- Born: Pakistan
- Education: Brunel University of London
- Occupation: Literature Festival Director
- Known for: Fellow of the Royal Society of Literature

= Syima Aslam =

English bank executive and literary critic

Syima Aslam Hon. FRSL is the CEO, Artistic Director and Founder of the Bradford Literature Festival.

==Biography==
Syima Aslam was born in Pakistan and moved to Halifax, West Yorkshire. She then moved to Bradford while a schoolgirl. She graduated from Brunel University of London with a degree in economics and business finance in 1996.

In 2012, The Guardian published an op-ed by Aslam, where she describes all the factors a modern Muslim woman has to consider when she decides whether or not to wear a hijab.

In 2014, Aslam and her friend Irna Qureshi, an ethnographer, author and oral historian specialising in British Asian arts, founded the Bradford Literature Festival. The festival has since grown to be a significant event in the country's literary calendar. The Bradford Literature Festival is celebrated for its socio-economic and ethnic diversity, attracting over 115,000 visitors annually. Syima Aslam was motivated by her observations that people who needed to be present at cultural events were often absent. Similar festivals often cater predominantly to white, middle-class audiences in terms of content and ticket prices. This issue promotes an environment of exclusion where the mental wellbeing, inspiration, and overall benefits of arts and culture become accessible only to the privileged few. With the Bradford Literature Festival, she aimed to create something accessible and aspirational, bringing crucial conversations to those who needed to be part of them.

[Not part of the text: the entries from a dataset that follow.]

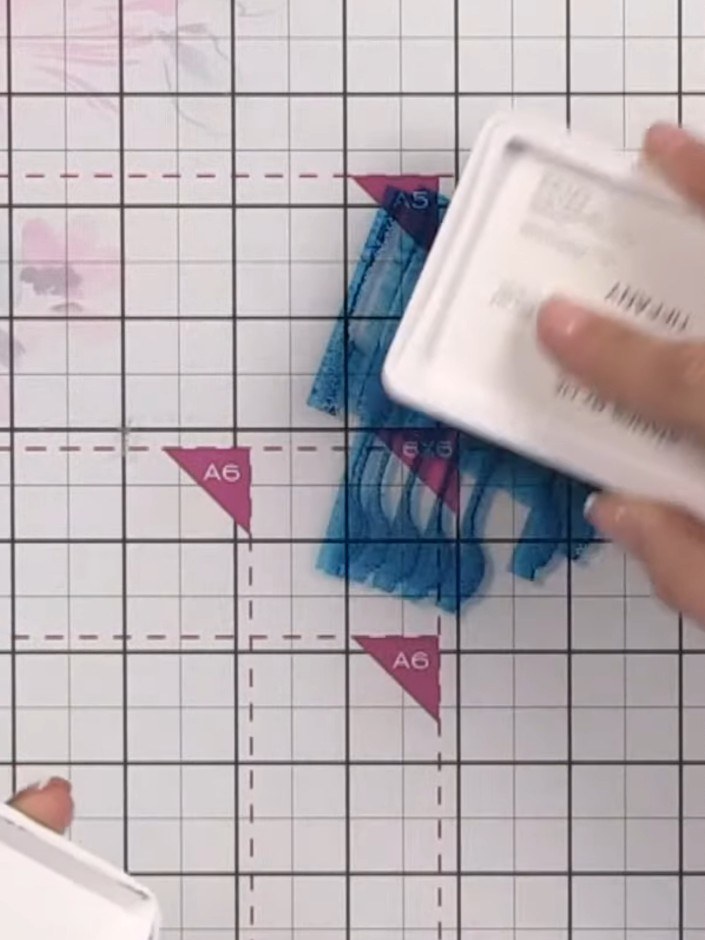Step 2: Apply Ocean ink to your card base using a water brush, creating a soft watercolour wash across the surface. Le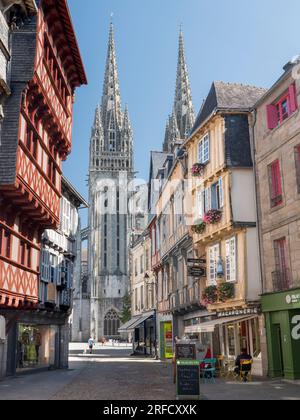 Quimper Brittany old quarter town Rue Kereon QUIMPER Cathedral spires in background. Visitors enjoying stroll on historic cobbled street. Quimper Stock Photo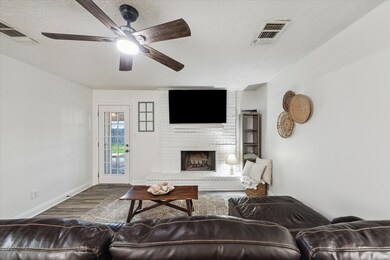 The family room is centered around a charming bric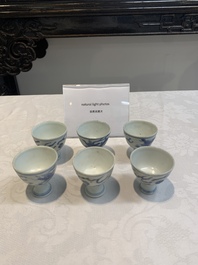 Six Chinese blue and white 'Hatcher cargo' stem cups with dragons, Transitional period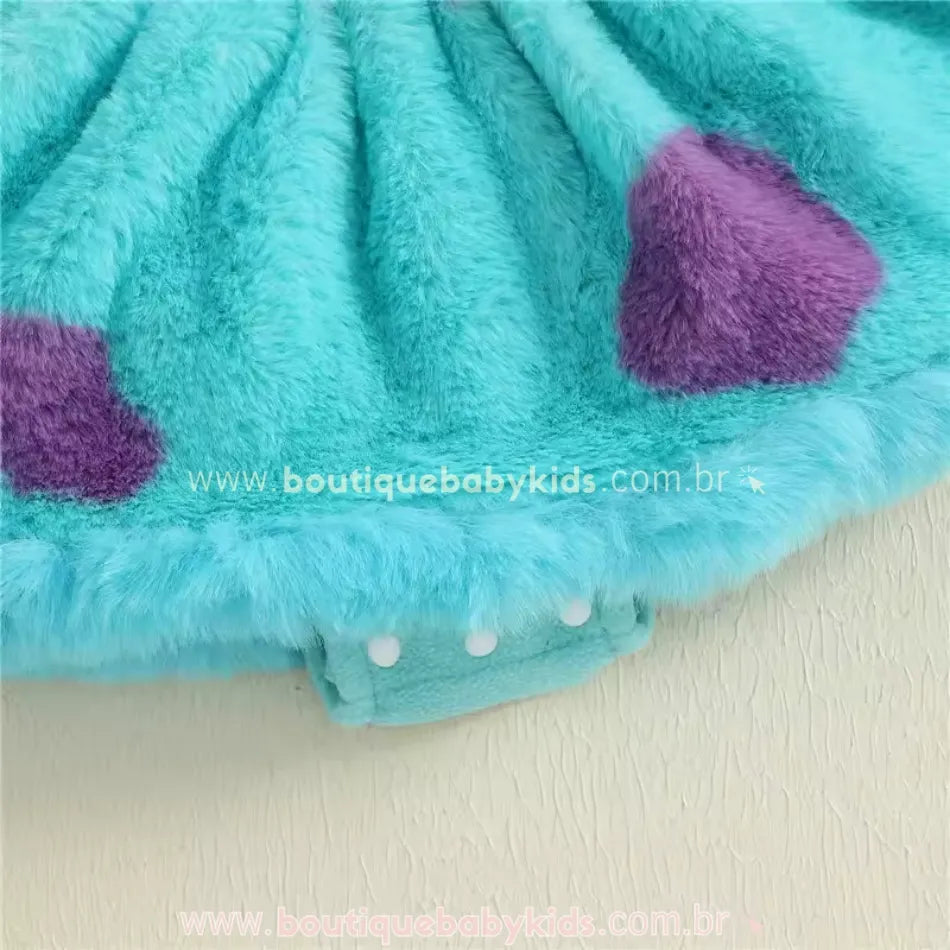 Detalhe da parte inferior do vestido bebê Sulley, com fecho de botões de pressão e tecido peluciado azul claro com manchinhas roxas.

Aslam is a Member of the Board of Trustees for The Piece Hall Trust, appointed in 2021.

In 2019, the BBC News asked Aslam to sit on a six person panel to recommend the 100 "most inspiring" novels.

Aslam has also appeared several times on the popular podcast, The Graham Norton Book Club.

==Awards and honours==
In 2018, Syima Aslam was announced as the winner of the Hospital Club H100 Award in the publishing and writing category. In the same year she was also awarded Professional of the Year by Yorkshire Asian Business Awards.

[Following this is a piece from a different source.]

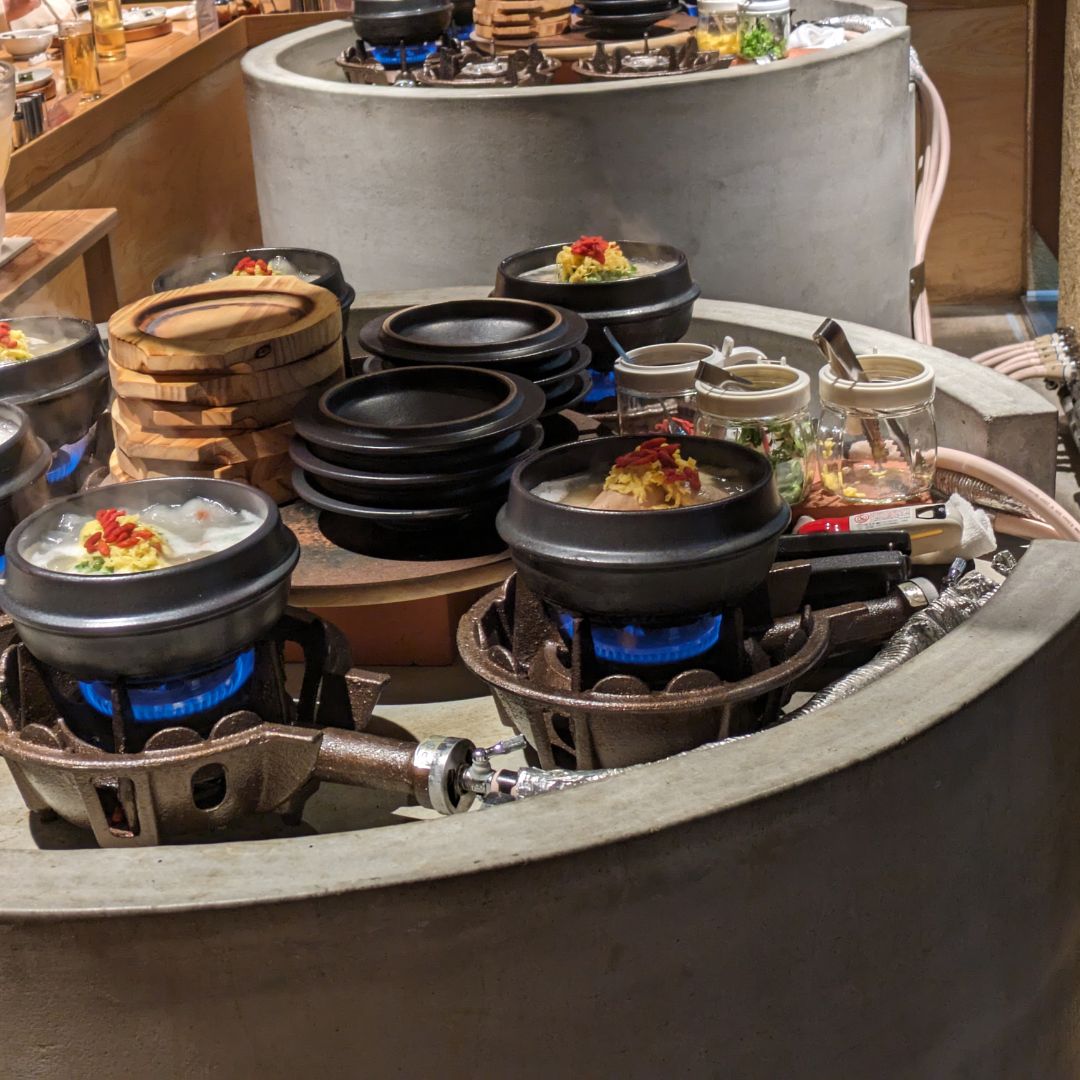 Korean hot pot dishes cooking at a restaurant in Tsuruhashi, Osaka – explore unique Osaka day trips from Kyoto.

Aslam was elected as an honorary Fellow of the Royal Society of Literature in 2019.

In 2020, Aslam won the Inspiring Professionals category of the inaugural Northern Asian Powerlist 2020.

She was appointed Member of the Order of the British Empire (MBE) in the 2022 New Year Honours for services to literature.

In 2023, Aslam was awarded 'Disruptor for Good' at Northern Power Women's Award for the work of the Bradford Literature Festival in challenging the norm and striving to make positive changes for society, with the vision to change lives through access to world-class arts, literature, and education for all.

In 2024 and 2025, Aslam was recognised in the Muslim 500 list as one of The 500 Most Influential Muslims in the World.